SPOR - 14 Ekim 2024 Pazartesi 09:17

TOSFED Micro Destek Kupası’nı kazanan minik Zayn’ın hedefi İngiltere

A
A
A
TOSFED Micro Destek Kupası’nı kazanan minik Zayn’ın hedefi İngiltere

KOCAELİ (İHA) – MOTUL 2024 Türkiye Karting Şampiyonası’nın 5. Ayak Yarışları’nda TOSFED Micro Destek Kupası’nı kazanan TMF Milli Takımlar Kaptanı Kenan Sofuoğlu’nun 5 yaşındaki oğlu Zayn Sofuoğlu’nun hedefi İngiltere’de düzenlenecek olan yarışlarda şampiyonluk kazanmak.

## Görevler
A: Haberde Zayn Sofuoğlu'nun yaşı kaç olarak verilmiştir?
B: Lütfen haberin "KOCAELİ (İHA) –" ifadesinden başlayıp "yarışlarda şampiyonluk kazanmak." ifadesine kadar (bu ifade dahil) olan kısmını aynen yeniden yazın.

## Gösterilen Kayıtlar
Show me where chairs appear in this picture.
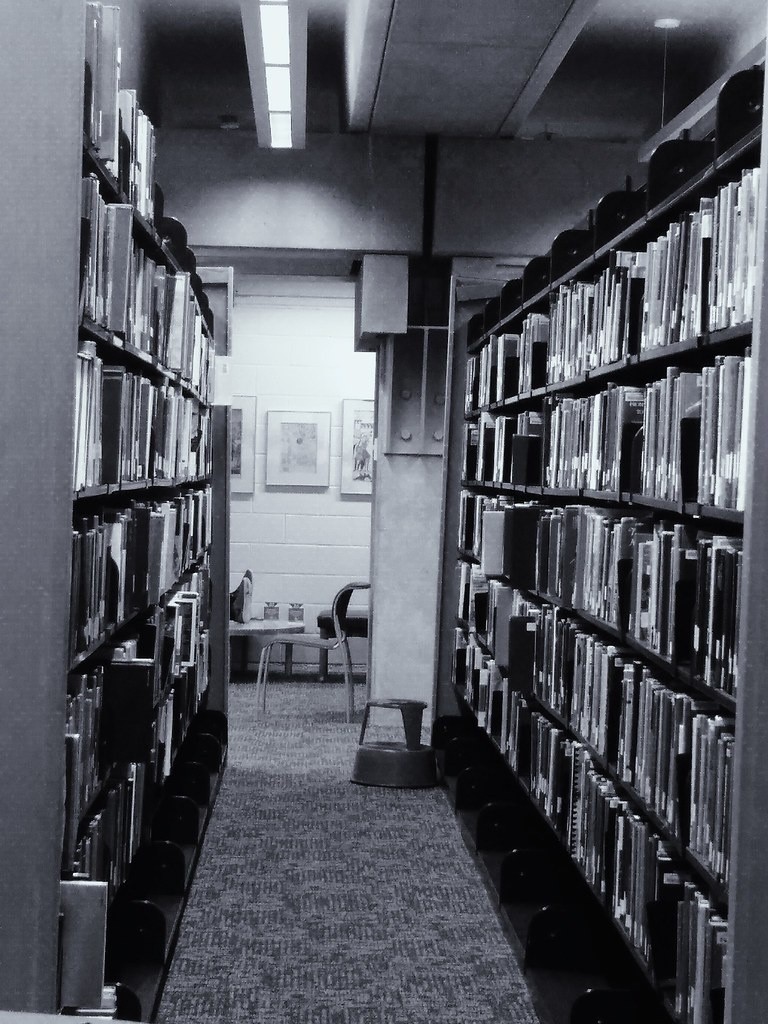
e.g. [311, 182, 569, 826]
[256, 582, 372, 724]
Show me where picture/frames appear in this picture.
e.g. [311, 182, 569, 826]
[231, 394, 257, 493]
[266, 411, 330, 486]
[340, 398, 374, 494]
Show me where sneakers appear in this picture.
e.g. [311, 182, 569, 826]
[233, 569, 254, 624]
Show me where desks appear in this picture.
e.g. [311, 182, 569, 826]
[229, 619, 305, 676]
[317, 611, 369, 681]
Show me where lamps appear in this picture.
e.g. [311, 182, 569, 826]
[636, 18, 767, 162]
[241, 0, 309, 148]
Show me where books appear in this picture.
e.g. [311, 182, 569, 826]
[59, 4, 229, 973]
[444, 164, 768, 1009]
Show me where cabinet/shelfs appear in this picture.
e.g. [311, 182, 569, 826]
[431, 120, 768, 1024]
[0, 1, 233, 1018]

## Görev Yanıtları
A: 5

B:
KOCAELİ (İHA) – MOTUL 2024 Türkiye Karting Şampiyonası’nın 5. Ayak Yarışları’nda TOSFED Micro Destek Kupası’nı kazanan TMF Milli Takımlar Kaptanı Kenan Sofuoğlu’nun 5 yaşındaki oğlu Zayn Sofuoğlu’nun hedefi İngiltere’de düzenlenecek olan yarışlarda şampiyonluk kazanmak.